Based on prolonged ethnographic engagements Michiel starts the thesis from the daily practice of soil care to sketch its process-relationality. Gardening with soil for two growing seasons has allowed him to internalise the logic of soil care and see its multiplicity and challenges. Next, he explores what lessons these human-nonhuman relations have for care theory. For example, nonhumans cannot respond verbally to the care given, which has implications for the responsibilities we take. In other words, how does caring with soil work in practice?
In the next chapter Michiel elaborates on the affective dimension of soil care. Being immersed in the gardens he has been able to feel the life regenerating processes. Without knowing precisely what processes occur in the soil, there is a strong sense that no-dig gardening is creating the conditions for life to flourish.
Lastly, these gardens do not exist in isolation. Particularly the issue of land (high prices, insecure tenure contracts, etc.) is a pressing one. In this last chapter of the thesis Michiel zooms out to see soil care in the wider context of land (un)availability.
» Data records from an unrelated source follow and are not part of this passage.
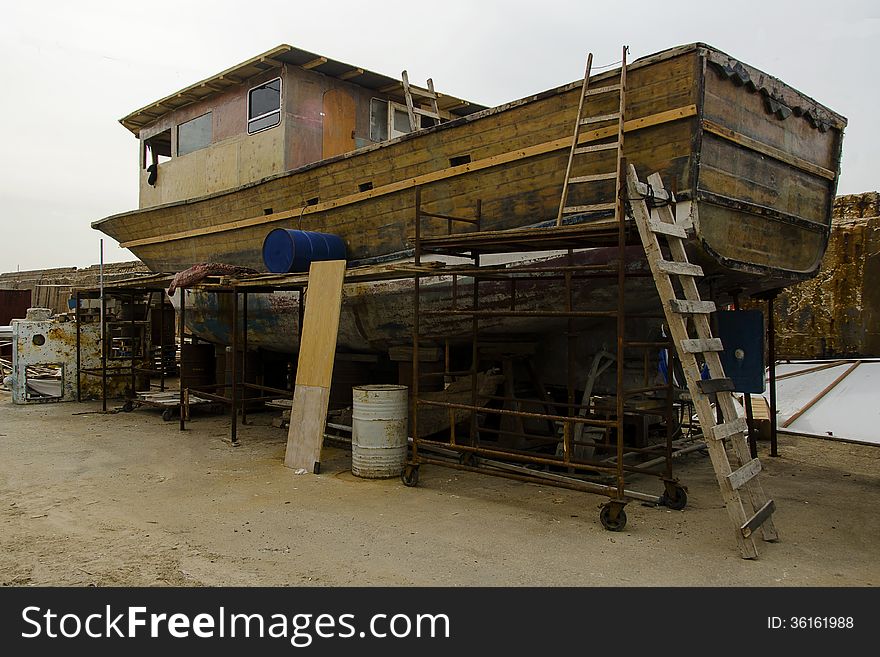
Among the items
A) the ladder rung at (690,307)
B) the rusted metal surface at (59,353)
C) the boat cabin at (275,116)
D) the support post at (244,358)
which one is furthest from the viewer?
the rusted metal surface at (59,353)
By looking at land relations he hopes to learn about how the direct practice of immediate soil care is fostered or hindered by the wider care relations.
The thesis combines the issues and arguments that research participants make relevant in combination with is theoretically novel contributions to care theory. Throughout the thesis he aims to write creative non-fiction to engage readers affectively in the soil-centred stories. These stories serve to analyse the novel engagements of market gardeners with their soil to hopefully inspire eco-positive mindset shifts for transformative change.